I absolutely love to read, and I love to exchange thoughts and opinions with others who have read the same books (or have recommendations for new ones!). But like any piece of art, books are so subjective. What one person loves, another will hate, either because they have different emotional reactions to the piece or because they are judging “goodness” on totally different merits. People have so many different criteria that they are looking for in a book.*
I am NOT a book snob. My thought is, if you’re reading, that’s awesome. No matter WHAT you’re reading-War and Peace or Twilight, Maya Angelou or Stephen King-who cares? The point is, you’re reading, whether it’s a popular bestseller or a classic piece of literature. And maybe a bestseller is “better” than a classic, because more people enjoy it, because I can read it without falling asleep-who’s to say? But from the other side, will a bestseller stand the test of time like a classic? (That’s a rhetorical question but the answer is probably no). It depends on what your definition of “great” is. Personally, I want the best of both worlds-a novel that is in some way “literary,” yet also captures my interest and keeps me turning the pages. I can’t read a classic if it puts me to sleep, and by the same token I can’t read a popular page turner if the writing’s horrendous. You need a little of both.**
So when I personally judge and review a book, I’m judging it purely on enjoyment. Not on literary merit, or whether it lived up to it’s “theme” or made a statement about society, or any other highly literary criteria. I’m not an English major or a reviewer for the Times, I’m just a person who reads for enjoyment. To that end, I judge a book on the simple question of, did I have a great time reading it?
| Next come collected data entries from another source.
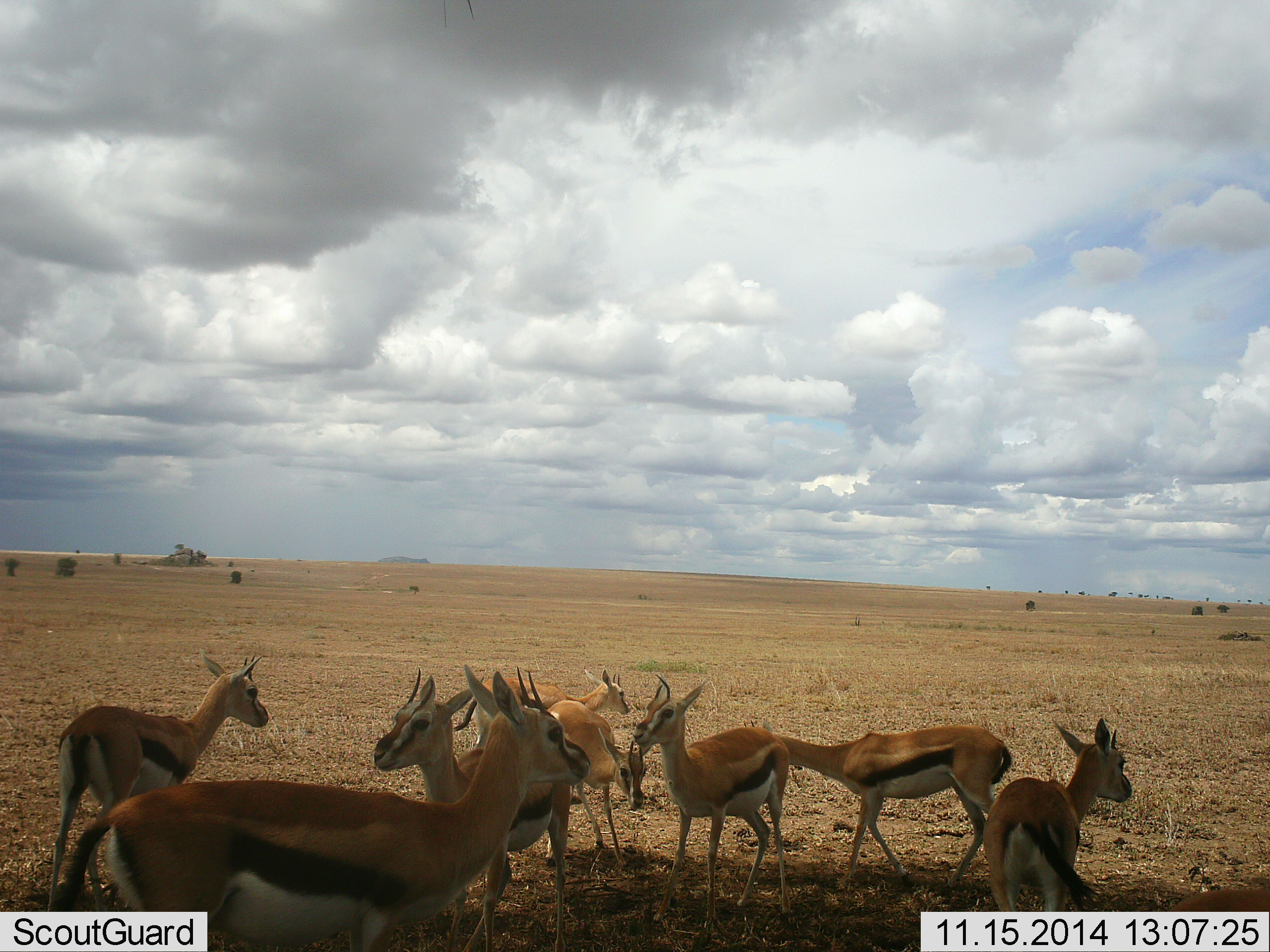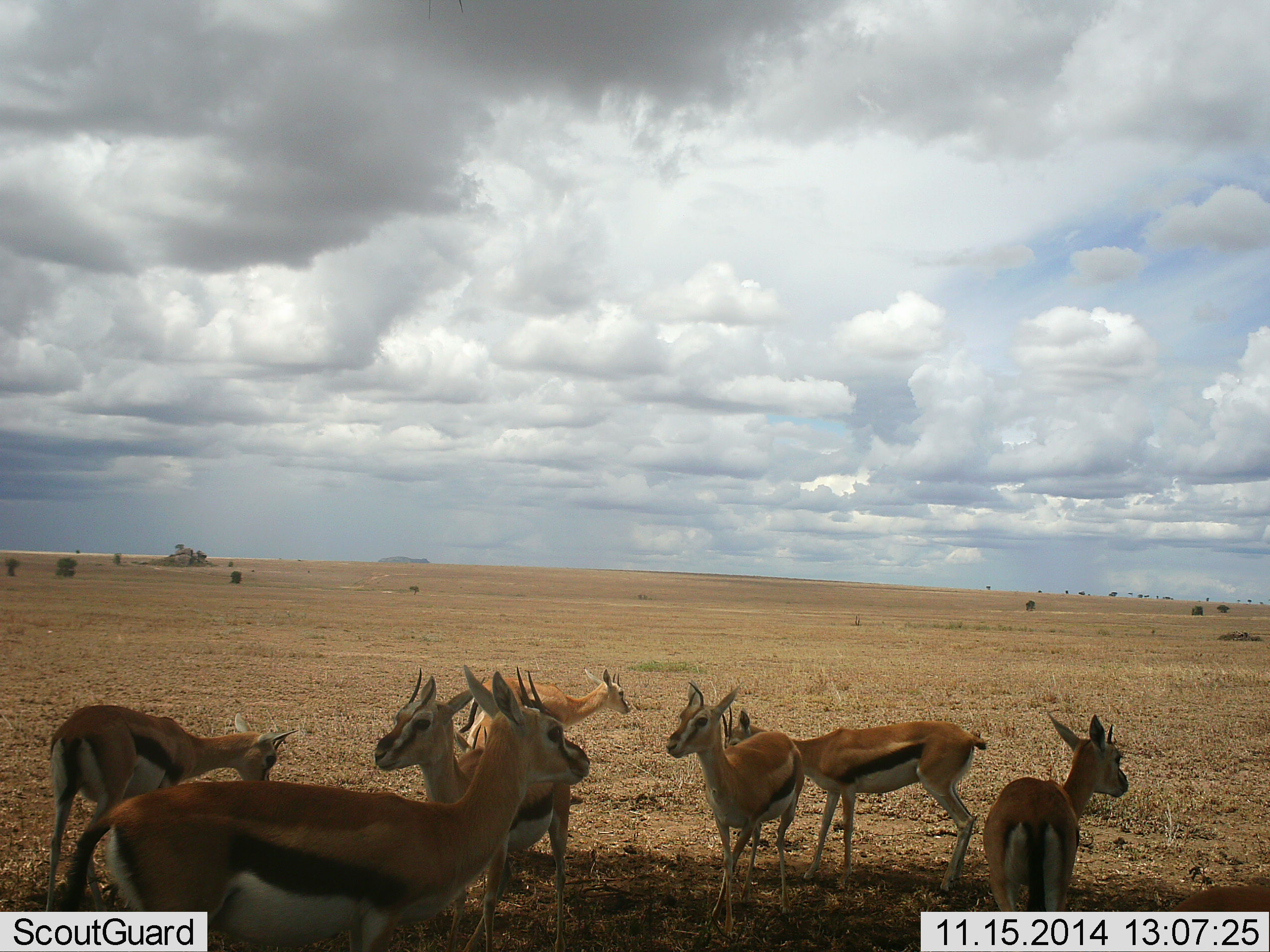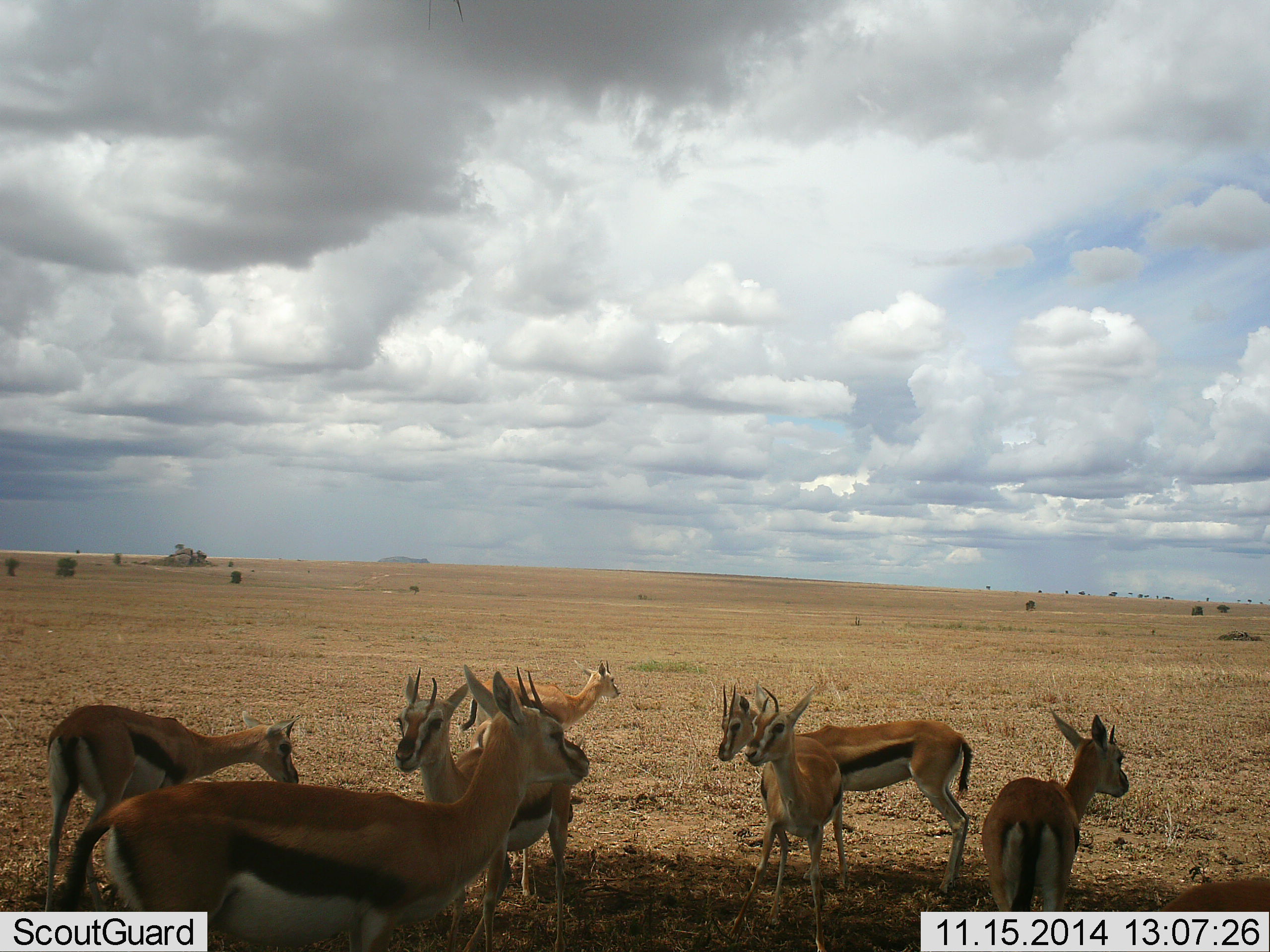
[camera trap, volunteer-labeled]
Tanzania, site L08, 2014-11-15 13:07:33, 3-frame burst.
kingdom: Animalia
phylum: Chordata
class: Mammalia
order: Artiodactyla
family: Bovidae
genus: Eudorcas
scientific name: Eudorcas thomsonii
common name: thomson's gazelle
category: gazellethomsons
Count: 8.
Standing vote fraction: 70%.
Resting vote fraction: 10%.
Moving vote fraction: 50%.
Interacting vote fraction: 10%.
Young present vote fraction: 30%.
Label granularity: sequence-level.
Of course, there are many, many different things that can make a book enjoyable. Maybe it was un-put-down-able (everyone loves a page turner!) A book needs to have characters that are real-meaning they are not cliche, they have good sides and bad sides (like real people), they are three dimensional-not flat cardboard cutouts. It needs to be well-written. I appreciate when there is a psychological aspect to a novel-you get inside the character’s heads (this brings them to life for me). Sometimes I enjoy non-fiction or a biography because I’m learning something fascinating. With a great book, I’m not bored. The character’s actions seem realistic, or at least you can understand the motivation behind them. You CARE about the characters. You feel some emotion. These are just a few of the things that can make me love a book.
And a quick word about book reviews-I don’t love when the “review” is largely a plot summary. Plot summaries are easy to find on Amazon. I want to know the person’s reaction to the book, what they liked, disliked, etc. So that’s the way I’ll be writing my reviews! Little plot summary, lots of review.
*”Great Literature” versus “popular books” will always be a debate. This has been widely discussed, especially when it comes to literary awards like the Man Booker Prize. What are the criteria that make a novel worthy of such an award? Even the people giving out the award can’t tell us, as this blog post from bookpage.com points out. Also see the very interesting article What Makes a Book Great? by Laura Miller for Salon.
**If you’re interested in the whole literary vs. commercial fiction debate, check out this very interesting bookpage.com post about all the friction on the issue when Jonathan Franzen’s Freedom came out.